Student newspaper provides candid comment on university

You know what really grinds my gears? When people don’t appreciate the value of a fair and independent student newspaper.

A good student newspaper is the student body’s best chance to keep a check on the institution we (our parents) pay so much to attend. So while I don’t expect students to read The Miami Hurricane cover-to-cover twice a week or open 10 tabs every morning to read online, I think it’s worth appreciating for the service it provides: an independent view of what is happening in and around the school.

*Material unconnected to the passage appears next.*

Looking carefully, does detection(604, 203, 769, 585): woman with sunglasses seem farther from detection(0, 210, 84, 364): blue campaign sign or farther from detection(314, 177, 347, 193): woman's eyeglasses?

As a private institution, UM gets to control a lot of its image, and as any private institution should, it paints that image in its best interest. That’s why outside media need permission, credentials and accompaniment by UM staff to come on campus. But the Hurricane doesn’t need that (usually), and that’s why it’s the student body’s best chance to keep itself informed of what’s going on in the school.

When cultural student organizations lose their office space, or the graduate student association wants housing, or a construction project is delayed, TMH is usually the only place for the student body to hear about it in an independent, fair way.

A college campus is its own little state, complete with branches of government, a faculty senate, bureaucracy, labor disputes, private employers, police, private interests in the form of donors and more. The student newspaper is here to independently tell its audience what is going on and why, just as news should do in a progressive state.

The Hurricane is not, nor will it ever be, perfect. Nothing we produce in college is close to perfect. The Hurricane is constantly a work in progress, turning over its staff with each graduating class and adapting itself to new technologies and new audiences. But the student newspaper is not here just to provide working experience for the students who run it. I’d like to think that, ideally, it is here for the same reason any media exists: to tell stories in a manner that informs and entertains its audience.

William Riggin is graduating with a degree in journalism and political science.